Aliens on the Border
Latin@ Rising: An Anthology of Latin@ Science Fiction & Fantasy
Edited by Matthew David Goodwin (Wings Press, 2017)
Beyond the onboard inclusiveness of the original Star Trek series or the fantasies of mutant acceptance in the X-Men comics, science fiction is not the most inviting sandbox for people of color to play in. This genre of anticipatory dreams and hallucinatory dread has never had a problem espousing Übermensch ideals or pushing fascistic eugenics as go-to plot points. Fantasy fiction, with its true blood tendencies and white wizard drama, fares no better.
Cut to Latin@ Rising, a nuanced and necessary anthology that seeks to bring brown voices to the speculative fore. At points mirthful and at turns absolutely morose, the two dozen pieces collected in Latin@ Rising are all tinged with an otherworldly frisson of familiarity that perhaps only socially-conscious speculative work can provide.
Editor Mathew David Goodwin, an Assistant Professor at the University of Puerto Rico, notes the transitory moods and general eclecticism of his anthology by likening its assemblage to songs on a mix tape “in which there is an ebb and flow as you move through the loud and brash, the quiet and thoughtful.”
In Kathleen Alcalá’s “The Road to Nyer,” a character’s curiosity about genealogical truths takes the form of time-slip tourism that reveals stark sacrifices linked to ethnic secrecy in old world Catalonia. In “Sin Embargo,” Guatemalan-born journalist/novelist Sabrina Vourvoulias offers rare insight into the verbal coding endured by immigrants while highlighting atrocities of Guatemala’s so called “dirty wars.”
Most of the pieces – from the irony-infested comedy of Richie Naravaez’s “Room for Rent” to the avant-garde heartbreak of Giannina Braschi’s 9/11 mediation “Death of the Businessman” – lack anything close to optimism. But a few works, such as a good natured buddy comedy offered in Ana Castillo’s “Cowboy Medium” or the lunatic alternative space race history of visual artist ADAL’s “Coconauts in Space,” bring a refreshing balance to a book linked by themes of unrest and austerity.
In “Monstro,” Pulitzer Prize-winning writer Junot Diaz extends the metaphor of subjugation and unification to monolithic levels with a savvy, scary story in which a flesh-eating disease causes terror to erupt in Haiti. In “Caridad,” Alex Hernandez deftly takes the hive mind trope so familiar to SF to new levels while illuminating the sacrifices bright Latinas often make in order to support their families.
There is a healthy dose of kink in this collection as well. Carmen Maria Machado’s “Difficult at Parties” posits a fetishistic brand of medicinal porn that screws with reality while healing a marriage.
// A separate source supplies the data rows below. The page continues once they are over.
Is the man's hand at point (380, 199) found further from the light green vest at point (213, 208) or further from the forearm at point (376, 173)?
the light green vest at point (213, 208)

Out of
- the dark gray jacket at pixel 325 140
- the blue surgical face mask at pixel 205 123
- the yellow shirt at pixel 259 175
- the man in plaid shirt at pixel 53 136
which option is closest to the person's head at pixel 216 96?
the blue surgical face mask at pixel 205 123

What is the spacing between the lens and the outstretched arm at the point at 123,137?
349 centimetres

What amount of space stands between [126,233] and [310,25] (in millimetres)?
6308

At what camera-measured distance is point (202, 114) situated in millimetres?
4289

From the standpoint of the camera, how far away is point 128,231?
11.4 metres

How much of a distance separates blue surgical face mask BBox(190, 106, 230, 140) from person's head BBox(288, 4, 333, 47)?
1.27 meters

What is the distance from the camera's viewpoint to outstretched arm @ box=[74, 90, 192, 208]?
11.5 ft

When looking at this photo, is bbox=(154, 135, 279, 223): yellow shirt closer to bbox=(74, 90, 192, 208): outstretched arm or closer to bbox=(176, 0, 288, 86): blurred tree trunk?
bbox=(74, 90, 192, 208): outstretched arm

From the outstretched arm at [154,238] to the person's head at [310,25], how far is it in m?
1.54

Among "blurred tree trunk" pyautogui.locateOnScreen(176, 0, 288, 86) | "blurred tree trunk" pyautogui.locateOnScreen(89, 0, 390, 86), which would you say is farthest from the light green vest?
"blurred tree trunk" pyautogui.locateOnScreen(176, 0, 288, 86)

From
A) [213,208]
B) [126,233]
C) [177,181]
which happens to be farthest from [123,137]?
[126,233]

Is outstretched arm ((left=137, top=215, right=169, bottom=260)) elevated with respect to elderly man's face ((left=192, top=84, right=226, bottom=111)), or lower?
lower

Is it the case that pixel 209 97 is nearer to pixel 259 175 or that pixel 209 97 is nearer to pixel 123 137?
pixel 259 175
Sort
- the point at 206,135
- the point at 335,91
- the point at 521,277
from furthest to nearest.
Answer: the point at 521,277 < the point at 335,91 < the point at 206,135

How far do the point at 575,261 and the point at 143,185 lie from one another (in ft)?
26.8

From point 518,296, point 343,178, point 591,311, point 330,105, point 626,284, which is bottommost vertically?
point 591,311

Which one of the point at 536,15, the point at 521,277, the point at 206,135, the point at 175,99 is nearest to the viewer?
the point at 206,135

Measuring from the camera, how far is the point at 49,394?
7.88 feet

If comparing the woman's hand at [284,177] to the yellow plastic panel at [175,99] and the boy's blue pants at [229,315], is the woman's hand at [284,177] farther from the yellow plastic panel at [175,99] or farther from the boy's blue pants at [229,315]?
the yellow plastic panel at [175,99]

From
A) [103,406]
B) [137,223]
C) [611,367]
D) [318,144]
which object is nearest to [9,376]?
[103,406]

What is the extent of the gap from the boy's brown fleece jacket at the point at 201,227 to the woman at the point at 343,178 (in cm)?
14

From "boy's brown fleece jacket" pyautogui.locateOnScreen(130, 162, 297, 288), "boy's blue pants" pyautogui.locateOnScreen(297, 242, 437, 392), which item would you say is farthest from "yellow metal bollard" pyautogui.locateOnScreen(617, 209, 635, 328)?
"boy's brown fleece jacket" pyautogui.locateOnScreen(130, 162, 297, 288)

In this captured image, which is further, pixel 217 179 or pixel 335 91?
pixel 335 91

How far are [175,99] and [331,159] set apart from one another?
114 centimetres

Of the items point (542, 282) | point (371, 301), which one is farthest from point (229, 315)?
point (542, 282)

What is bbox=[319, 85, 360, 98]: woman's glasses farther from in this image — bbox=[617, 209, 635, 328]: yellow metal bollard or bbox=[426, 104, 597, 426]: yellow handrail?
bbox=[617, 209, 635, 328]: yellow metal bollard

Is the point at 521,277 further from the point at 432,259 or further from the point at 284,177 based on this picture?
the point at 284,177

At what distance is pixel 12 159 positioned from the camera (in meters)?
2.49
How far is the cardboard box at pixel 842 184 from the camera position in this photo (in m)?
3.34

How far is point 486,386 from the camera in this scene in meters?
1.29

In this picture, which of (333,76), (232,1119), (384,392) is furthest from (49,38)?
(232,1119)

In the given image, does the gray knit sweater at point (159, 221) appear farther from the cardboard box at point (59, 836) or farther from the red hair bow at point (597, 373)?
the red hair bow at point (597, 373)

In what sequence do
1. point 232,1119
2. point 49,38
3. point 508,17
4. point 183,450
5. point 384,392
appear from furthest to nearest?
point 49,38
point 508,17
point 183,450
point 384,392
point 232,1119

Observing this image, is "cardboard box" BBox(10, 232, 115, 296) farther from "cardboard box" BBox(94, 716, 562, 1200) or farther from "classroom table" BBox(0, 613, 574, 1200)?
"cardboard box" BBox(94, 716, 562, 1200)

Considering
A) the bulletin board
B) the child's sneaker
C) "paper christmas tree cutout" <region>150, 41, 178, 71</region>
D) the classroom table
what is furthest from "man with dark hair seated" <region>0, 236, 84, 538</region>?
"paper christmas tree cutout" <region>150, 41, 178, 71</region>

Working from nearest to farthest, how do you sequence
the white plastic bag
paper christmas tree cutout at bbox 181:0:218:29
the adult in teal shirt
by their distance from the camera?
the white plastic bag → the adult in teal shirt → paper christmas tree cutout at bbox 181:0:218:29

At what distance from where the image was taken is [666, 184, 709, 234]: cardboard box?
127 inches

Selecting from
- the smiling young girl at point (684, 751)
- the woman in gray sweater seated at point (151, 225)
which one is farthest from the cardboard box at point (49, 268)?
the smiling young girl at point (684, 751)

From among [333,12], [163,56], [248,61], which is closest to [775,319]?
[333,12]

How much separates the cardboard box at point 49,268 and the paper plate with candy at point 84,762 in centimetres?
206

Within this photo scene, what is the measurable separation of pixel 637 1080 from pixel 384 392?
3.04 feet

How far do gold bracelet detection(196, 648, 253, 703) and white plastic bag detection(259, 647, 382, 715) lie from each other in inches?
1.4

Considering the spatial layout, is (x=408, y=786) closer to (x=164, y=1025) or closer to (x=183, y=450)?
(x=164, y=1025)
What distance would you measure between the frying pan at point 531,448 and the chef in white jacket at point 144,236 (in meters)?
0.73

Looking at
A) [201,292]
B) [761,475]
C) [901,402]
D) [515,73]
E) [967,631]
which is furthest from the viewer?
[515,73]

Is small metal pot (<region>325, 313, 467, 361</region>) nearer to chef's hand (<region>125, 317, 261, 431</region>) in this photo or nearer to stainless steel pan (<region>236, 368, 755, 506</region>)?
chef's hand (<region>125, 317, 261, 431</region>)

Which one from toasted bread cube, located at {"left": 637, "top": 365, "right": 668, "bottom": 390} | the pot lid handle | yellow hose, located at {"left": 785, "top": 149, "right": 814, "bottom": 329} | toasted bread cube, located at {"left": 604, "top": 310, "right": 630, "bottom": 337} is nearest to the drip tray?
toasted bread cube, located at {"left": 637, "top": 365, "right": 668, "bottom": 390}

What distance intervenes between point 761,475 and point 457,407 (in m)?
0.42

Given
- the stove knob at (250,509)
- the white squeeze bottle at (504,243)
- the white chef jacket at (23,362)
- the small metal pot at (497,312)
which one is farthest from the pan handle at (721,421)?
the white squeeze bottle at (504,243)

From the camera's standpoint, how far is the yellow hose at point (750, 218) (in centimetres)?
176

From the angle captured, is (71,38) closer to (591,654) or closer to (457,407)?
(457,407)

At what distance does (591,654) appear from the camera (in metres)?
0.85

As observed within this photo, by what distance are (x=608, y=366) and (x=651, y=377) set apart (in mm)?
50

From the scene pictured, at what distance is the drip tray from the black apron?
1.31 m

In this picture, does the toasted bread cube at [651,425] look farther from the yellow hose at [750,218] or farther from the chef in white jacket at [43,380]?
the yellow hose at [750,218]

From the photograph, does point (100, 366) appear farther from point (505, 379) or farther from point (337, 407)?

Alejandra Sanchez explores an atavistic end to body shame in “The Drain,” a horror story that grapples darkly with the body issues faces by women of color.
Ernest Hogan offers his unique political prescience in “Flying under the Texas Radar with Paco and Los Freetails.” This comic gem envisions a Lone Star state of mind wherein a rocker can be rocked off-world for not being Texas enough. As Hogan’s hero explains, “the whole Texas secession thing was largely the work of a billionaire/politician/entrepreneur named Bill-Bob Paolozzi who, quasi-legally, in the name of the Second Amendment, acquired some nuclear weapons.”
With an enlightening introduction provided by Frederick Luis Aldama, in which the noted expert on Latino Pop culture confesses that movies like Blade Runner and Donnie Darko had a more measurable influence on his academic career than, say, Pride and Prejudice, this collection educates while it entertains.